Jihad took over one year to make and was filmed clandestinely in different provinces of Afghanistan, including in Kunar and Kandahar. It showed combat and daily life under Soviet occupation, as seen through the eyes of Haji Adbul Latif, the 'Lion of Kandahar' and his Mujahideen fighters. Jihad won various awards including the prestigious Royal Television Journalism Award, the ACE Award (the highest award in US cable television),the Blue Ribbon at the American Film & Video Festival, and CINE's Golden Eagle.

Harmon and Lindsay were among the very few who later managed to create another documentary, Afgan, about the same war, but this time shot from the side of the Soviet army, receiving unprecedented access to the troops and even flying on missions with the Spetsnaz. Afgan won the Blue Ribbon at the American Film & Video Festival.

Warlord of Kayan told the story of Sayed Jafar Naderi, the son of an Afghan Ismaili leader and a former member of a hippie motorcycle gang in Allentown who used to work in McDonalds and play the drums in a heavy metal band. He later became a provincial governor and chief of a 12,000-man private army in Afghanistan. He fought with the Northern Alliance against the Taliban. The film won the Golden Gate Award at the San Francisco International Film Festival.

Just before the start of the first Gulf War, Jeff Harmon travelled to Iraq to film the day-to-day life and the cult of Saddam Hussein. His documentary, Saddam's Iraq depicted a prosperous and sophisticated society in which every aspect of life was coloured by 'love' for the 'Great Leader'. Darkly ironic, the film captured the surreal and Orwellian nature of life under Saddam Hussein.

Critics called Harmon's 1996 low-budget satiric musical comedy Isle of Lesbos a cross between The Rocky Horror Picture Show and The Wizard of Oz . It portrayed a closet lesbian who reaches the point of desperation on her wedding day in her redneck hometown of Bumfuck Arkansas, shoots herself and is instantly sucked through her mirror and into a lesbian fantasy land.
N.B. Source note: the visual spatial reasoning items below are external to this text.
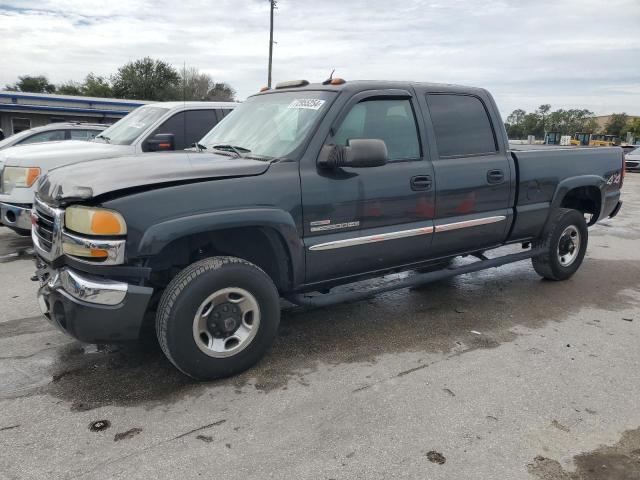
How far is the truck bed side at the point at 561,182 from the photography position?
16.2ft

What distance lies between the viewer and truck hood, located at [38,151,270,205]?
3031mm

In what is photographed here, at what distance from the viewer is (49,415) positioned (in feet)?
9.56

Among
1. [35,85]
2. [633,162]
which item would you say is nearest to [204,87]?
[35,85]

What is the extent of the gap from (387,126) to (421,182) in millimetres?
507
When her enraged parents try to get her back, the Sisters at the Isle of Lesbos put up a fight. The film premiered at the Berlin International Film Festival.
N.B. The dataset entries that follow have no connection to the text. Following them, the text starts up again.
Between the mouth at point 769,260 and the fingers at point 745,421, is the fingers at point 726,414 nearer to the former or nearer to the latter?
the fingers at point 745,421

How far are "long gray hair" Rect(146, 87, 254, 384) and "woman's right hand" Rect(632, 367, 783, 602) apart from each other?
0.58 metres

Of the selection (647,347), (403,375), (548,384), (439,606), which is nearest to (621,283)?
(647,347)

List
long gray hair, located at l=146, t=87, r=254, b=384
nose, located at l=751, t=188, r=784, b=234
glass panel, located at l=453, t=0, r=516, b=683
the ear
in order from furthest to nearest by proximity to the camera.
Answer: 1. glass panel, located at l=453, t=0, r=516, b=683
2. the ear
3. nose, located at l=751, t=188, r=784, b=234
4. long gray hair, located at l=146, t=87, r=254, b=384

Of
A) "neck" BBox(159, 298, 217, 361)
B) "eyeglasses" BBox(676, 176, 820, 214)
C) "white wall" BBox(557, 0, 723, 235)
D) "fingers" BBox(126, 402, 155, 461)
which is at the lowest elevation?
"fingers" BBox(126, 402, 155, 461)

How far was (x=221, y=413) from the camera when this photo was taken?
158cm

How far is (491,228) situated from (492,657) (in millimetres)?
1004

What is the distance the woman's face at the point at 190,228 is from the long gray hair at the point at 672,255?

Harmon wrote, produced and directed a variety series for Brazilian television O Circo De Bozo which was broadcast live to evoke the heyday of 1950's television. This series won two Brazilian Emmys. His father is the late Larry Harmon, who owned licensing rights to Bozo the Clown.

His writings and photographs have been published in various periodicals including Life Magazine, Harper's, the Sunday Times, Independent Magazine, National Geographic, Newsweek, U.S. News & World Report, Penthouse Magazine, Gallery, Icon and The Daily Telegraph.